(Page-level text extractions)
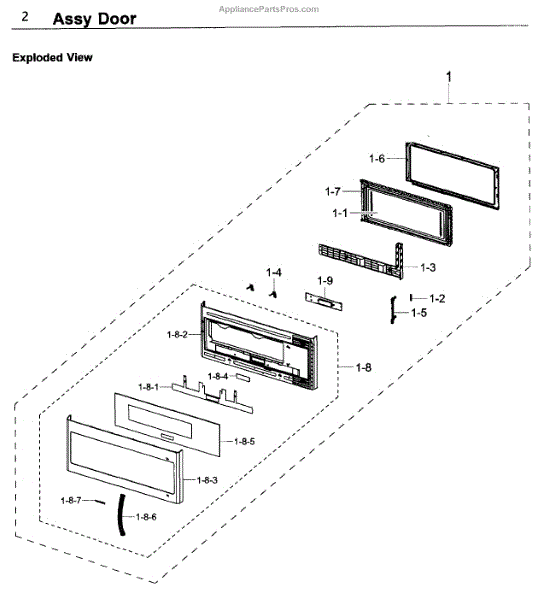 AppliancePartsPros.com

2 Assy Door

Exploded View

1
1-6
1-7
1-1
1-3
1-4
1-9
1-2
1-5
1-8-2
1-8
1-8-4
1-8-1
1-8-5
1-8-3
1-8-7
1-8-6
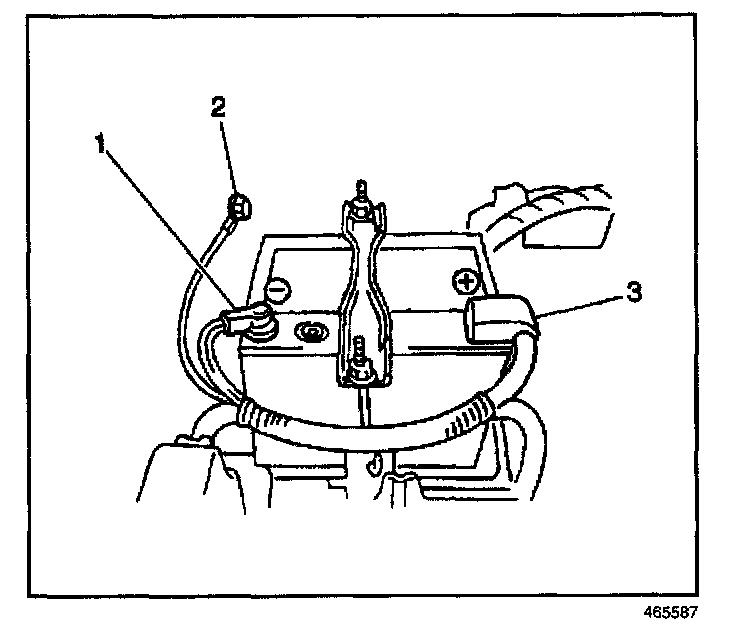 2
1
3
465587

**EXERCISE:** Every record gets retyped exactly; no picture goes into the copy.

**ANSWER BOX:**
 AppliancePartsPros.com

2 Assy Door

Exploded View

1
1-6
1-7
1-1
1-3
1-4
1-9
1-2
1-5
1-8-2
1-8
1-8-4
1-8-1
1-8-5
1-8-3
1-8-7
1-8-6
 2
1
3
465587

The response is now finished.